Все рассмеялись. Старк в таком случае был бы опозорен несдержанностью, но для горцев нагота сама по себе была позорной, и кодекса поведения в нагом виде просто не было. А женщина, поняв, что все равно все раскрылось, бросилась к джигиту и поцеловала его.
— Отпустите джигита, — сказал смеющийся принц.
И джигит стремительно помчался в место отдохновения.
А женщину стали расспрашивать.
— Как твое имя и кто ты такая?
— Я Каринэ, вдова сына старого Уджадзе. Мой муж погиб в боях с вами.
— А ты, Уджадзе, почему же не выдал ее за достойного джигита?
— Наши семьи были врагами. И у Дзадзиури теперь нет ни кола, ни двора, он свой двор потерял и стал разбойником.
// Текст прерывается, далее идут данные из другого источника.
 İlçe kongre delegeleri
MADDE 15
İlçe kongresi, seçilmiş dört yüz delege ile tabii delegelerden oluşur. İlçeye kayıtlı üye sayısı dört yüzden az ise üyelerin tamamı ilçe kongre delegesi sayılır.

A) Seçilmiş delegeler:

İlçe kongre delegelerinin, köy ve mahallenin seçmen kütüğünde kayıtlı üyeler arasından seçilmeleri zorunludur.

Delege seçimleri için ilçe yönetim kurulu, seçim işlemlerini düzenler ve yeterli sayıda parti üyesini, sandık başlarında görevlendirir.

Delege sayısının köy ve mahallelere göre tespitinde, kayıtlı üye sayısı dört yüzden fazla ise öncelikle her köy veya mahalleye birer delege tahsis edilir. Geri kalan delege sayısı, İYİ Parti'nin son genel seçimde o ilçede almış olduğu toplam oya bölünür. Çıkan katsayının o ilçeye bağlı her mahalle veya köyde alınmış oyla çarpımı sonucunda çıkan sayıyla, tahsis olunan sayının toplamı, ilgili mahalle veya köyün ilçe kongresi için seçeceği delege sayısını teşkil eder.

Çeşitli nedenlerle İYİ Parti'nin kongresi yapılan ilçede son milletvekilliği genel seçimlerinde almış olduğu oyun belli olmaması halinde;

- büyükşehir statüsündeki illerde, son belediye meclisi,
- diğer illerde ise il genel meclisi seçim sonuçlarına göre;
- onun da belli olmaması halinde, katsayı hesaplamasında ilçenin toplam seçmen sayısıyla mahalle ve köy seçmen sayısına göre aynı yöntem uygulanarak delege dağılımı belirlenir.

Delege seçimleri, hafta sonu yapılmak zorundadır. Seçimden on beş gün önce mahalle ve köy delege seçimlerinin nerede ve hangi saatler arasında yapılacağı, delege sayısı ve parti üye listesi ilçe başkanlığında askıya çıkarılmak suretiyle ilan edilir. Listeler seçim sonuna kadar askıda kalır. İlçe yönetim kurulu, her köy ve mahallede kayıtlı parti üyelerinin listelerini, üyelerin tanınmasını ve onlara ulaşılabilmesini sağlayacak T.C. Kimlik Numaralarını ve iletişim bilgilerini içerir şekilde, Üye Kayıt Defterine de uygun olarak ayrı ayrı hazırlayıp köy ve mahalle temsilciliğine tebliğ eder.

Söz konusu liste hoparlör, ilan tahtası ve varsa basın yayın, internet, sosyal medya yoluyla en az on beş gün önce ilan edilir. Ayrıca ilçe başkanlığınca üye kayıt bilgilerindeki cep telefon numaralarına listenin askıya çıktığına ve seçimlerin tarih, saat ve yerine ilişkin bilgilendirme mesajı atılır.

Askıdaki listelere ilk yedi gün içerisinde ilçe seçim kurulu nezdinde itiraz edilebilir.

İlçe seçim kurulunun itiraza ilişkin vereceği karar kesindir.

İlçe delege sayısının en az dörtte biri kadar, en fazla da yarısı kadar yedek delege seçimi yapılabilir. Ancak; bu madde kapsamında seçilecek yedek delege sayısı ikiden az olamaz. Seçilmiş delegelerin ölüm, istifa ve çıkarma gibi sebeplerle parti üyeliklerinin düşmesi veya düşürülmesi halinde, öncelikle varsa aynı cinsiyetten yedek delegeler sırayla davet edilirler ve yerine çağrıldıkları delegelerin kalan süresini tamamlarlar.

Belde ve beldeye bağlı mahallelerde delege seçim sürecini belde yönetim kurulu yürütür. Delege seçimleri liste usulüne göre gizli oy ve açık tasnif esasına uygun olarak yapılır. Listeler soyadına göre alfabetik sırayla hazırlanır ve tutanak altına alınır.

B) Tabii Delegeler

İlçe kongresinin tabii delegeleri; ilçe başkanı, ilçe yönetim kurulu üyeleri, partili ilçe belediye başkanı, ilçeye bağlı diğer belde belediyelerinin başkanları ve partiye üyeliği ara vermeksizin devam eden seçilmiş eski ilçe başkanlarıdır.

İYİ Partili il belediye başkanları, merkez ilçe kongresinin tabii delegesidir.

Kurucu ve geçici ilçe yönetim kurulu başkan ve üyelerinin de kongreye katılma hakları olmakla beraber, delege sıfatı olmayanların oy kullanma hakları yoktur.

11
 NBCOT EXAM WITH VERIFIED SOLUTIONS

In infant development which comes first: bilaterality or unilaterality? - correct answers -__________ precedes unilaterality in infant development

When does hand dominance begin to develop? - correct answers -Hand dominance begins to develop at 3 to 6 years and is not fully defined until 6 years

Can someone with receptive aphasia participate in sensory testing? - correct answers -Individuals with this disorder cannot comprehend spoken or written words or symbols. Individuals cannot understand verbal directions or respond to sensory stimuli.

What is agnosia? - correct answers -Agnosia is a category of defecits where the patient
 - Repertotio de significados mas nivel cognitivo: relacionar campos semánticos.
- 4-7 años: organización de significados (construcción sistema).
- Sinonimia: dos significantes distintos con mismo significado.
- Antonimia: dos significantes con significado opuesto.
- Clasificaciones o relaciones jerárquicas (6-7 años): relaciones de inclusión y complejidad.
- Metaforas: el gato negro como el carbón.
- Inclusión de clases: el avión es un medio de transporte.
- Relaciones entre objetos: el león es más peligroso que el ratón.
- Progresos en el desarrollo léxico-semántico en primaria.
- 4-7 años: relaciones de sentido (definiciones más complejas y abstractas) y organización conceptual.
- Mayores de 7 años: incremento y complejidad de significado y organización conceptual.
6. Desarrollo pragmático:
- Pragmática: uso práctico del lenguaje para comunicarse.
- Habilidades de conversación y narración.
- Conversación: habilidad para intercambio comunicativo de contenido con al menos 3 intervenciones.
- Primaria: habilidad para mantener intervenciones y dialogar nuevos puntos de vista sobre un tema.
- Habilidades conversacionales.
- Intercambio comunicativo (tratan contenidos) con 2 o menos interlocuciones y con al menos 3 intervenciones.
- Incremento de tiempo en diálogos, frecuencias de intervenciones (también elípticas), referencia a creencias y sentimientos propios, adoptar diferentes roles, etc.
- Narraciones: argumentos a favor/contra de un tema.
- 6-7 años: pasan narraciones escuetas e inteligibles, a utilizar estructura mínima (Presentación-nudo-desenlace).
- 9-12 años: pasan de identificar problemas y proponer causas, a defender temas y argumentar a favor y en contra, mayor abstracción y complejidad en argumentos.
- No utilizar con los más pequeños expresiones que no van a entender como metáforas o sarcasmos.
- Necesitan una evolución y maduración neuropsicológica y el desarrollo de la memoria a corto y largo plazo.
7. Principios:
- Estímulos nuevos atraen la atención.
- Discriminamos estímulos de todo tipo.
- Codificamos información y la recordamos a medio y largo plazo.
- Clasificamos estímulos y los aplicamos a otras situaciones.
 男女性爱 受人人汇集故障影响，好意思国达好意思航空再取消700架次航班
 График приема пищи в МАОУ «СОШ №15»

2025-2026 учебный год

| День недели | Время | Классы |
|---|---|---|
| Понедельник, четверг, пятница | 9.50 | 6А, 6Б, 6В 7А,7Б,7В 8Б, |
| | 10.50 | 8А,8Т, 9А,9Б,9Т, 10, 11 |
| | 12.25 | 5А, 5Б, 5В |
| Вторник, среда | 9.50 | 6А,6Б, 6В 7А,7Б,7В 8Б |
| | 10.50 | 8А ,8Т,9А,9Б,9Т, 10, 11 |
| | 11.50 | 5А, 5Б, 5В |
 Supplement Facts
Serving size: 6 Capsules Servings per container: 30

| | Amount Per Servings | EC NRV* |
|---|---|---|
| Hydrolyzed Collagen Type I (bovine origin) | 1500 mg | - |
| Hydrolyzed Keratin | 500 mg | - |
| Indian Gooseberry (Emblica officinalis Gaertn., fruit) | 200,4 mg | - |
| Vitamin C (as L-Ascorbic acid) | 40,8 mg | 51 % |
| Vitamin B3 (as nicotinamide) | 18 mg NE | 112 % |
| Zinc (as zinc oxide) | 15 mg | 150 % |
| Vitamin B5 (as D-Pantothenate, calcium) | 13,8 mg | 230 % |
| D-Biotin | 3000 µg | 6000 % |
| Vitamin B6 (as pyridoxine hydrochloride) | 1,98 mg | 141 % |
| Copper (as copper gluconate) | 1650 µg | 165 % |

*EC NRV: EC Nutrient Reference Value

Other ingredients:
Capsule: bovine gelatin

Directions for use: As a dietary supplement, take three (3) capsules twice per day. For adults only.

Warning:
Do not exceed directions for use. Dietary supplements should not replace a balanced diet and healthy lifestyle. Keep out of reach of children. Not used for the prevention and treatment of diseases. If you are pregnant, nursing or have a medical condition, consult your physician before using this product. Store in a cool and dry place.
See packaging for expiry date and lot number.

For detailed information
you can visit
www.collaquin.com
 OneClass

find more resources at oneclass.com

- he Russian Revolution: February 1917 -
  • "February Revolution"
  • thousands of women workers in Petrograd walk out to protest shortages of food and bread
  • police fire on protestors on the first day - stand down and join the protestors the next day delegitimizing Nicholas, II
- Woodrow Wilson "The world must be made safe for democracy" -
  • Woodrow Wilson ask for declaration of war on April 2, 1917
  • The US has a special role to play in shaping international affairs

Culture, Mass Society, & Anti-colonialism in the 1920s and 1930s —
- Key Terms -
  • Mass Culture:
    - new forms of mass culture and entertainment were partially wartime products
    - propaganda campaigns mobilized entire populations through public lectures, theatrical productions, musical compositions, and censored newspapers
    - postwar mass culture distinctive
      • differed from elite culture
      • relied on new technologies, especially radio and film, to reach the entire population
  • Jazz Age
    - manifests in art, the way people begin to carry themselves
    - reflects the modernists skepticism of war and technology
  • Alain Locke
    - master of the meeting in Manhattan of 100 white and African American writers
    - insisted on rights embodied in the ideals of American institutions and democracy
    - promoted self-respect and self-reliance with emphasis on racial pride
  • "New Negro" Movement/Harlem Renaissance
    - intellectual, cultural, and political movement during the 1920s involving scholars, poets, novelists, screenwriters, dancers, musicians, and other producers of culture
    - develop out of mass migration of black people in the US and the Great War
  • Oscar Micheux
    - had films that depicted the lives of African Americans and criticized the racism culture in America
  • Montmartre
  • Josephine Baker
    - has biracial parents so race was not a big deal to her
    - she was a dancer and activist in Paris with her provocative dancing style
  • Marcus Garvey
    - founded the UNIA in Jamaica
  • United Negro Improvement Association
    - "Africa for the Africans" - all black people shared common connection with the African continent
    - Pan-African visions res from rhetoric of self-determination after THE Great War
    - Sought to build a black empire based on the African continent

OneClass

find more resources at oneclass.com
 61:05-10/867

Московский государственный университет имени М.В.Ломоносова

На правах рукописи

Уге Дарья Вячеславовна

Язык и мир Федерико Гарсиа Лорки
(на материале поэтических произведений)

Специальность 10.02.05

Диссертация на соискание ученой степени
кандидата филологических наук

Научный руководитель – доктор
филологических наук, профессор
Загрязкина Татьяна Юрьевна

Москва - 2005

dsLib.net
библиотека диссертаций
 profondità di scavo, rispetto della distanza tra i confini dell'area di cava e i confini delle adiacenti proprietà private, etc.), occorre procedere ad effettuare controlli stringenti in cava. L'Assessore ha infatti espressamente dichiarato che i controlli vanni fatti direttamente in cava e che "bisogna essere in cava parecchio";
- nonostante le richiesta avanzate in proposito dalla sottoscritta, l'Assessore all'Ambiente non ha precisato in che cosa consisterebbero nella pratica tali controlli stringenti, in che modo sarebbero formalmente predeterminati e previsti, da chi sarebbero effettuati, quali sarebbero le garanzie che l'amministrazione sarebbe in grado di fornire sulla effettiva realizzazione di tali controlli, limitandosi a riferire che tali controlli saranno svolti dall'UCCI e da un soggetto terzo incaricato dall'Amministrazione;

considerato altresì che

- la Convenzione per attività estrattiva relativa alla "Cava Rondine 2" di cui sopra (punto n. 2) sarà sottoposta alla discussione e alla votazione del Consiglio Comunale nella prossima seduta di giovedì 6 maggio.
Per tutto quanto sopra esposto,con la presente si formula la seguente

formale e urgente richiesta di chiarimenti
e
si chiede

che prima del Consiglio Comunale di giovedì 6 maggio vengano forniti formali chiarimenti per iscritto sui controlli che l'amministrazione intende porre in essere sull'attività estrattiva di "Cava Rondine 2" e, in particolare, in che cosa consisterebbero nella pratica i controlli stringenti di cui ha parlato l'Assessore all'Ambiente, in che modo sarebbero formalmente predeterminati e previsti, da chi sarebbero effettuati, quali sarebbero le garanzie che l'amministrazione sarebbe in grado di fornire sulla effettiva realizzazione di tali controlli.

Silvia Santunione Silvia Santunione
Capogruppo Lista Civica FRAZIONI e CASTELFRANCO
— Врет он! — вдруг закричала женщина, решившая идти до конца. — Этот старик сам хотел залезть ко мне в постель, все время намекал на это, да еще чистеньким стремился остаться: чтобы я сама его позвала и грех на себя взяла.
— Брешешь, сука! — закричал старик и схлопотал несколько безжалостных ударов плетью от владельца собаки.
Менталист тихонько сказал:
— Женщина говорит правду, а старик врет.
Джигит тем временем вернулся, и, приняв гордую осанку, насколько было возможно для нагого человека, стыдящегося наготы, произнес:
— Так вот почему ты, старый хрыч, мне отказал! А мне сказал, что из-за того, что я дом потерял! Ничего, я дом еще наживу, если Судьба даст мне пережить сегодняшний день.
Принц рассмеялся, велел джигиту одеваться. Суй вернул ему кинжал. Джигит с гордым видом вручил его обратно Сую.
— Я теперь недостоин его носить. Ты, мальчишка, честно победил меня голыми руками. И я вижу, что легенды о воинском искусстве старков не врут.
Суй наполовину вытащил меч и сказал:
— Я не мальчишка, а воин, который уже дважды стоял в строю в победных битвах. Я побеждал тебя без оружия потому, что считал врагом и стремился сохранить для допроса. А если бы ты меня увидел нагим, ты бы понял, почему я победил, и не считал бы это позором.